● Do this
Repeat word for word the line with "What is the distance separating" and every line after it until the records below run out.

● Stored records
────────────────────────────────────────
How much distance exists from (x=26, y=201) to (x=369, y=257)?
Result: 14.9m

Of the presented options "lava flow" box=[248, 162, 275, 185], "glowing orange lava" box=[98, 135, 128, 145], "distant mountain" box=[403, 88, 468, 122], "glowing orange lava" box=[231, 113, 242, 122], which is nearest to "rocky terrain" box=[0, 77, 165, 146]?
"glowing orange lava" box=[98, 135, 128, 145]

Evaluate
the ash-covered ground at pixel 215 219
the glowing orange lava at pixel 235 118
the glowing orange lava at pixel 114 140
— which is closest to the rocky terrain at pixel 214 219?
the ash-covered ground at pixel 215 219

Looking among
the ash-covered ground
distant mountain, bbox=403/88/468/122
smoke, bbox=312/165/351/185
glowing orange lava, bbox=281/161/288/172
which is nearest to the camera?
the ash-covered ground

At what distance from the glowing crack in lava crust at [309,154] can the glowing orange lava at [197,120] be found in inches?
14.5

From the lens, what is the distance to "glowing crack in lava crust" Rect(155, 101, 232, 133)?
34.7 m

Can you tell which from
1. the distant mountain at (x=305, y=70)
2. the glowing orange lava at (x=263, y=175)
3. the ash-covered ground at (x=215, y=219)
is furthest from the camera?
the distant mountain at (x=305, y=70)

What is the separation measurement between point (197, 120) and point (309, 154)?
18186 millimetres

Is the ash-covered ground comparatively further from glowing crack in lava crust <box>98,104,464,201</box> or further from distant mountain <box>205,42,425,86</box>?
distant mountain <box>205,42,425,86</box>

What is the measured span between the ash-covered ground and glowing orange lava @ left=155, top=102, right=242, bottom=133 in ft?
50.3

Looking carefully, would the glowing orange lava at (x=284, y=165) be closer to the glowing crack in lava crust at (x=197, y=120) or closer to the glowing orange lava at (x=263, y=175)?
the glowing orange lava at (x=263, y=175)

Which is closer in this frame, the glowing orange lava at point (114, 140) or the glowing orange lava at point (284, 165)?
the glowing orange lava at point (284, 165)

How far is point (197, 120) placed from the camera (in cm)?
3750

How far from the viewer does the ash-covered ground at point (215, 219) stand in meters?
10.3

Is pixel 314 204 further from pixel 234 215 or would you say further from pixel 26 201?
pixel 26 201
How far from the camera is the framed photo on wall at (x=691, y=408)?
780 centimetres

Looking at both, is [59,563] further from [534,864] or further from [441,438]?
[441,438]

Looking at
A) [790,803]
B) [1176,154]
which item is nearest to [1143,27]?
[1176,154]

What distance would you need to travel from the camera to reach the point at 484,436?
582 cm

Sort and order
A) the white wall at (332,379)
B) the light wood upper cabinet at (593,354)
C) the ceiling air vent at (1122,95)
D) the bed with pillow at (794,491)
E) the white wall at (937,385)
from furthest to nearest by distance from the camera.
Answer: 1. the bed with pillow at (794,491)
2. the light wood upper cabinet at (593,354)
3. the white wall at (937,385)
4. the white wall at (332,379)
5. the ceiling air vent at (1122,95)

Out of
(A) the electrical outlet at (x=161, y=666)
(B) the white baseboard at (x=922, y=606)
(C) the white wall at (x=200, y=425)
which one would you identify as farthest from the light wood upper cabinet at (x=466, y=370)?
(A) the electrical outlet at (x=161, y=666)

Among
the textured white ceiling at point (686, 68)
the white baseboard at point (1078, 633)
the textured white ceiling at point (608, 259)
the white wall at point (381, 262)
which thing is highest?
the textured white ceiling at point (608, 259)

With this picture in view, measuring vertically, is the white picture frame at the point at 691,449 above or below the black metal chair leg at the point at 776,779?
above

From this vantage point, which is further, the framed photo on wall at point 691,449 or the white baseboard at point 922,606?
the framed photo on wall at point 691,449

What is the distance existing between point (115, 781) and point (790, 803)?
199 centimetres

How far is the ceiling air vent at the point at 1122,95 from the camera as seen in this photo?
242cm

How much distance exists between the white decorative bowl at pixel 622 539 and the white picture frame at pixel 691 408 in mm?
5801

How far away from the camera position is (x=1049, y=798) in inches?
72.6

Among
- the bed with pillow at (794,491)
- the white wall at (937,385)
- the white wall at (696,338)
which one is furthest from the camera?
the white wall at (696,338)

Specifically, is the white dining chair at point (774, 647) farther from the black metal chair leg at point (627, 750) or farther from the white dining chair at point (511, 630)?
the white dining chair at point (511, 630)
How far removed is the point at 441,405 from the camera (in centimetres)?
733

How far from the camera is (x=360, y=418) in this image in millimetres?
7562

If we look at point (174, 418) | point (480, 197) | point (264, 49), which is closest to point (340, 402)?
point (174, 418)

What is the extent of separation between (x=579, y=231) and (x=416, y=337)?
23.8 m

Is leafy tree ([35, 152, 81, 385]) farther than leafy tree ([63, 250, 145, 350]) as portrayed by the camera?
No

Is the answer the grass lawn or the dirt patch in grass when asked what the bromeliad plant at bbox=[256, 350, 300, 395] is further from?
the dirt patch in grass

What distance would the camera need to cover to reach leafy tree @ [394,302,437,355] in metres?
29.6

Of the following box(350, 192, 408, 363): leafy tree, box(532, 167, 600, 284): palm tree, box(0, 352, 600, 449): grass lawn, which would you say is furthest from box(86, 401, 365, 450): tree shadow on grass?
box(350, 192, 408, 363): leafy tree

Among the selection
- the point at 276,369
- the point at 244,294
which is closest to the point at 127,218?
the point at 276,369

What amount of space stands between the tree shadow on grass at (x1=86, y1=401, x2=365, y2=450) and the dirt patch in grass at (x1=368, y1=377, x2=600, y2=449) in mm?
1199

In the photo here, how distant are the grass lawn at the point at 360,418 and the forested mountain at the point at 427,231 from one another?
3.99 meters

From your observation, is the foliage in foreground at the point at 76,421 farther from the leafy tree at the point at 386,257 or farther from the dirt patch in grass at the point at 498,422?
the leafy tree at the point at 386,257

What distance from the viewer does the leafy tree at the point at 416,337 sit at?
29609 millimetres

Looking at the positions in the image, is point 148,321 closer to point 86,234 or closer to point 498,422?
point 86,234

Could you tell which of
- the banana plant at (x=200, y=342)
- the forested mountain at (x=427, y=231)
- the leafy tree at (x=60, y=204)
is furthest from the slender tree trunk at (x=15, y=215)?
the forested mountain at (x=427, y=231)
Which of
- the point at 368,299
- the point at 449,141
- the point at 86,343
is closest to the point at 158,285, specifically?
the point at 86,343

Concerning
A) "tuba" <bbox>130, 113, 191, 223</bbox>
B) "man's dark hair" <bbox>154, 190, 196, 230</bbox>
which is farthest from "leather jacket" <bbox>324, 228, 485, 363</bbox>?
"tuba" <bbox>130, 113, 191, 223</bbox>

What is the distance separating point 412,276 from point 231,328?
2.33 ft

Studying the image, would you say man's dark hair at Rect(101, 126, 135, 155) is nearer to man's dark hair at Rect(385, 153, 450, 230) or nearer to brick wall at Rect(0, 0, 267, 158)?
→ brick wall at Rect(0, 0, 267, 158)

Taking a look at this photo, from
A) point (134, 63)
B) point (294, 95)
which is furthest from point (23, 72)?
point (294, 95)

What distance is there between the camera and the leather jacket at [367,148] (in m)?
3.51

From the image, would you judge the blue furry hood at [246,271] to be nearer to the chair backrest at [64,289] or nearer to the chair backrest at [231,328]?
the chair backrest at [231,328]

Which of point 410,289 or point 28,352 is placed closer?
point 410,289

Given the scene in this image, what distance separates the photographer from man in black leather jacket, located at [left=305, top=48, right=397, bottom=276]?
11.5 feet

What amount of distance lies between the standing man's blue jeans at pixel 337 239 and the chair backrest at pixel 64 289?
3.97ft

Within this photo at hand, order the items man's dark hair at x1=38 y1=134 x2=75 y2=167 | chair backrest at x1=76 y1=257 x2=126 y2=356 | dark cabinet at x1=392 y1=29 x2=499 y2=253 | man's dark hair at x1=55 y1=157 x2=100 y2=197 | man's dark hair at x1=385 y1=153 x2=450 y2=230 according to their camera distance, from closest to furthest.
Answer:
────────────────────────────────────────
● Written reply
What is the distance separating point 412,276 from point 231,328?
2.33 ft

Studying the image, would you say man's dark hair at Rect(101, 126, 135, 155) is nearer to man's dark hair at Rect(385, 153, 450, 230) or nearer to brick wall at Rect(0, 0, 267, 158)?
→ brick wall at Rect(0, 0, 267, 158)

Taking a look at this photo, from
A) point (134, 63)
B) point (294, 95)
which is furthest from point (23, 72)?
point (294, 95)

What distance is there between the camera and the leather jacket at [367,148] (in m)?
3.51

From the image, would you judge the blue furry hood at [246,271] to be nearer to the chair backrest at [64,289] or nearer to the chair backrest at [231,328]?
the chair backrest at [231,328]

Which of point 410,289 or point 28,352 is placed closer?
point 410,289

Given the scene in this image, what distance separates the photographer from man in black leather jacket, located at [left=305, top=48, right=397, bottom=276]?
11.5 feet

What amount of distance lies between the standing man's blue jeans at pixel 337 239 and the chair backrest at pixel 64 289?
3.97ft

Within this photo at hand, order the items man's dark hair at x1=38 y1=134 x2=75 y2=167 | chair backrest at x1=76 y1=257 x2=126 y2=356 | dark cabinet at x1=392 y1=29 x2=499 y2=253 | man's dark hair at x1=55 y1=157 x2=100 y2=197 | man's dark hair at x1=385 y1=153 x2=450 y2=230 according to their camera distance, from closest to furthest.
Answer:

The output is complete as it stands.